Schicke Energievokabeln

Das Institut für Experimentelles Bekleidungs- und Textildesign der UdK zeigte eine Kollektion des zweiten Blicks. Ihr Thema: „Was aus der Frauenbewegung wurde“

Durch Faltenlegung, Raffung und Schlitze werden Durchsichten geschaffen

Die Modenschau überrascht zunächst durch ihre Geschwindigkeit. In eiligem Schritt vollziehen die Models ihren Walk, das Rechteck entlang, von den Bänken des Publikums gesäumt. In einer knappen Viertelstunde, einer Maxiversion lang von Patty Smith’ „Because the night“, ist die Präsentation auch schon vorbei. Da gibt es kein Verweilen, Stehenbleiben, Zurückgehen. Dabei entspricht die aufs rasche Vorwärtsgehen reduzierte Choreografie durchaus der vorgestellten Prêt-à-porter-Kollektion: einer Linie, die zunächst einmal sachlich ist, farblich gedeckt gehalten und den androgynen Körpern der Models nah.

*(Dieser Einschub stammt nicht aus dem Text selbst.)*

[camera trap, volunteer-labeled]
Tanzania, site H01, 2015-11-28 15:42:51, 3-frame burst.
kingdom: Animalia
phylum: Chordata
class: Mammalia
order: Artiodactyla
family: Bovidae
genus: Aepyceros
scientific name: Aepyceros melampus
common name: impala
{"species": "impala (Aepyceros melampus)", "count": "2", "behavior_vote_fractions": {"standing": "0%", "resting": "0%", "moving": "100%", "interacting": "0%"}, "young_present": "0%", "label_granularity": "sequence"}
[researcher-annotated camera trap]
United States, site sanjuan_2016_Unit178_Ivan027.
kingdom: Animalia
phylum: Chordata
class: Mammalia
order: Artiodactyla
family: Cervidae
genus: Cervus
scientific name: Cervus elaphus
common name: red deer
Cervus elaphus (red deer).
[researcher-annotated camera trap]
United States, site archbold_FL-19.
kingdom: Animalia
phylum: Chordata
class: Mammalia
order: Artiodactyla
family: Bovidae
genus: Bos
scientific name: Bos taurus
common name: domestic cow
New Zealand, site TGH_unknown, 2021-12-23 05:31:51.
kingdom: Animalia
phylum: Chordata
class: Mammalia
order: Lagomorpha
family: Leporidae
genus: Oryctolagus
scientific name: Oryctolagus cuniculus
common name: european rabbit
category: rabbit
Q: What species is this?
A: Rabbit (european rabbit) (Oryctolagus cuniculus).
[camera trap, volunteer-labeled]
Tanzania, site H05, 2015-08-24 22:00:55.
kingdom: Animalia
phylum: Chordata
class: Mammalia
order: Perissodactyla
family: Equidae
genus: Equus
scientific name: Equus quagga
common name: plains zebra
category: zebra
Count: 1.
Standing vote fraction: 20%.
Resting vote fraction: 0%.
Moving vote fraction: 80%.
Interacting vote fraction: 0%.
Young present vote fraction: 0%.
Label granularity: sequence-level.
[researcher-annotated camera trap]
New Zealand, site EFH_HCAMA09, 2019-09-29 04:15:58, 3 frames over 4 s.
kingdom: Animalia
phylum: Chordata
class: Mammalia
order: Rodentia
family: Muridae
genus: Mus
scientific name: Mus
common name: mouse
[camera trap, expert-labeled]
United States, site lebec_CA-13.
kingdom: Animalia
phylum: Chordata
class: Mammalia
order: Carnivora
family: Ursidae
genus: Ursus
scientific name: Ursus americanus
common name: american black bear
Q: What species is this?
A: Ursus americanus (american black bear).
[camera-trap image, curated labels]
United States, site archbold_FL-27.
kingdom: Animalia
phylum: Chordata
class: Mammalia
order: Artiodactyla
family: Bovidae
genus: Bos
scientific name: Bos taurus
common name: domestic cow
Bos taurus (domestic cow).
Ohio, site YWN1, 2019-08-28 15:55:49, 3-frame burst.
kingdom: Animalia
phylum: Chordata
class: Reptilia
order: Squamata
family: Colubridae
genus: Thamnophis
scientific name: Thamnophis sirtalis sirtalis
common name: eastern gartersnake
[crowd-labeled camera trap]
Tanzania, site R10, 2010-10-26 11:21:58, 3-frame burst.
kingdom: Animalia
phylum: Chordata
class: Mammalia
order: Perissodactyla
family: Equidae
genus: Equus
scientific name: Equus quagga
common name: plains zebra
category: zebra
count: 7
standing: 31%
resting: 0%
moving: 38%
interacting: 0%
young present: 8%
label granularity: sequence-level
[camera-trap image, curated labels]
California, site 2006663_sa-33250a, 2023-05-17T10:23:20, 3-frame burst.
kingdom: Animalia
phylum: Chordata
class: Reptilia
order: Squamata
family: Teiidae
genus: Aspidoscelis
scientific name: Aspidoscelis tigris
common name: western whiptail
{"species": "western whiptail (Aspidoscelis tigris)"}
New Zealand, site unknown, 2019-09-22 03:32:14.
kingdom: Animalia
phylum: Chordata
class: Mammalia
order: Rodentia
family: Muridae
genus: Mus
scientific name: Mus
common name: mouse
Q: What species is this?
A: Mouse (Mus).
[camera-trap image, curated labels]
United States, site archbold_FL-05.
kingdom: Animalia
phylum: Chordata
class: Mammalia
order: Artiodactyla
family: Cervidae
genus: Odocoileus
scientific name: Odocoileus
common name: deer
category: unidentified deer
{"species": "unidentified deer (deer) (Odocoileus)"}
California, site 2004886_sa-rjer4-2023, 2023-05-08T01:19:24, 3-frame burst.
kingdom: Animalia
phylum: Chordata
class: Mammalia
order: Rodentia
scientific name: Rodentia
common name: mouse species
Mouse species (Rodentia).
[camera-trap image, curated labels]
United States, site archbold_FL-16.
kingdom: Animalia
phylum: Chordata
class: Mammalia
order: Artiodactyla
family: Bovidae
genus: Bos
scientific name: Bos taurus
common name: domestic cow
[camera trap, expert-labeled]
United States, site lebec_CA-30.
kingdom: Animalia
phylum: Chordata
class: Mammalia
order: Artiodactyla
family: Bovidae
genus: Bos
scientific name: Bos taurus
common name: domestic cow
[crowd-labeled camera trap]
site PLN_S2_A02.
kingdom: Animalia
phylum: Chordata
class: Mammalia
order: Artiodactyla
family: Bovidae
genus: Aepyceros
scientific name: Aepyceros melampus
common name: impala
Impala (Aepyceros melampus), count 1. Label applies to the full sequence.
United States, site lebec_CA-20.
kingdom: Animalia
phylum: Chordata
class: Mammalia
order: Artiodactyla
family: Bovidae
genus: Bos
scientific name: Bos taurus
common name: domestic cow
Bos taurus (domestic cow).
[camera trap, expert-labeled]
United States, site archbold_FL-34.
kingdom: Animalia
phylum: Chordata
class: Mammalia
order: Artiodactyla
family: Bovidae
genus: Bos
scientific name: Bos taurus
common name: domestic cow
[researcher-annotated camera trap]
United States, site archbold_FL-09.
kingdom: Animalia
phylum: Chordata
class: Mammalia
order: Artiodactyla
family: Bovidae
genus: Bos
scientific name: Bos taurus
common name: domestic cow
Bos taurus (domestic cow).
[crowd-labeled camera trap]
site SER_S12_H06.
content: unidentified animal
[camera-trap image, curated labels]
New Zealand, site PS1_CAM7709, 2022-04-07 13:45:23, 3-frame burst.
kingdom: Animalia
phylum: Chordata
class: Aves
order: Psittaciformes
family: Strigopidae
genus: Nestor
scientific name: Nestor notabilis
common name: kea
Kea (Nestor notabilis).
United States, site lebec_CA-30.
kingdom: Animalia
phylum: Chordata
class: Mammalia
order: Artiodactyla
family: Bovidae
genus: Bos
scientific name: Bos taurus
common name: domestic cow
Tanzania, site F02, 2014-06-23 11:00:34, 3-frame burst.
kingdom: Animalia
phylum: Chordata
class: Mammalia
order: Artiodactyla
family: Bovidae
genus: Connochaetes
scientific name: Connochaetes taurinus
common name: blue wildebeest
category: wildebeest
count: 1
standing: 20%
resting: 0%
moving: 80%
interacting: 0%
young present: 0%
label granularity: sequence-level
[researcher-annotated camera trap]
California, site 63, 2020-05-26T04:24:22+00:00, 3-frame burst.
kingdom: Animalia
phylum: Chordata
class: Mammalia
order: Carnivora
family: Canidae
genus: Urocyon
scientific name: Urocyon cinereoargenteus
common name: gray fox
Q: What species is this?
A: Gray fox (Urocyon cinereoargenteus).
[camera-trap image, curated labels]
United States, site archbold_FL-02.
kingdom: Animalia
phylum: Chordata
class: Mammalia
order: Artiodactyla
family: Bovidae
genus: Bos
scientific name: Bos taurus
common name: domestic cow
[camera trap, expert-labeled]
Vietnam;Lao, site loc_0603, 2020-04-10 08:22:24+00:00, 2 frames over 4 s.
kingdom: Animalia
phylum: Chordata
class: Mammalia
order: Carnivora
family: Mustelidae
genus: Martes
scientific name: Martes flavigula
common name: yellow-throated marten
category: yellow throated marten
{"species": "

Ihre Besonderheit liegt im Detail. Wie beim Faltenrock in Olive, dessen Faltung sich nur an einer Seite findet: Dort fächert sie auf in Hellgrün. Oder beim vermeintlichen Poloshirt: der Kragen streng am Hals heraufgeführt und zum Umschlagen nicht mehr gedacht, unter einseitig verdeckten Reißverschlüssen unerwartete seitliche Taschen, das Material mit leichtem Glanz.

Was die Studierenden des Instituts für Experimentelles Bekleidungs- und Textildesign der UdK unter der Leitung von Gastprofessor Piero Cividini präsentieren, ist eine Kollektion des zweiten Blicks. Ihr Thema: „Was aus der Frauenbewegung wurde“. Dabei sollen laut Kollektionsbeschreibung nicht die „Schnitte, Farben oder der Stil“ der Siebzigerjahre kopiert werden. Vielmehr gelte es, den „extrahierten Geist“ der späten 70er zu transportieren: „Aufbruchstimmung & Kampfesmut“. Besteht hier nicht die Gefahr, dass „Kampfesmut“ zur leeren Energievokabel wird – so wie das Peace-Zeichen, Che und Mao zu den alten, neuen Symbolen des „Radical Chic“? Scheint eine solche Aussage über den Zeitgeist der Siebzigerjahre nicht vielmehr eine über die eigene Zeit, eine Aussage, die die Kontrolle behalten will? Und wenn man davon ausgeht, dass Mode schon immer den Zeitgeist spiegelt, scheint dann nicht die Extraktion eines Zeitgeistes und dessen erneutes Umsetzen in Mode nicht als recht abstraktes Unterfangen?

Die Kollektion zitiert laut Selbstbeschreibung Emanzipationsmodelle von Valie Export über Angela Davis bis hin zu Bianca Jagger. Oder auch die der weiblichen Mitglieder der RAF, deren „modischer Präsenz“ sich die Studentinnen in „Abtauchen in der Großstadt“ nähern. Dass diese modisch weder präsent waren noch sein sollten, wird allerdings auch von den Entwerfenden reflektiert. Sie mussten „erreichen, dass sie verschwinden“, so eine der Studentinnen: in Kleidung, die „used aussieht“. Das Herrenhemd wird in „Strike back!“ zum Frauenkleid, an den weiblichen Körper herangeschneidert. Durch Faltenlegung, Raffung und Schlitze werden Durchsichten geschaffen, die andere Ebenen freilegen. Aber welchen Ebenen sollen das sein?

Der konzeptionelle Ansatz dieser Kollektion birgt das Problem, dass in der bloß ästhetischen Rezeption die Inhalte auf die Ober-, auf die reine Bildfläche reduziert werden. Die Haltung wird zur Pose. Andererseits hat das auch den Vorteil, dass das Konzept – sieht man von einen kleinen Ausflug in Häkelwear ab – auf zentrale Signifikanten wie etwa die lila Latzhose oder andere bekannte modische Zitate ganz verzichtet. Oder sind gerade diese blasseren Bilder das, was von der Frauenbewegung geblieben ist? So überzeugt die Kollektion weniger konzeptionell als durch Schnittführung, handwerkliche Präzision und Tragbarkeit. Sachlich und modern trotz Schnürungen und Raffungen, Biesen und Faltungen.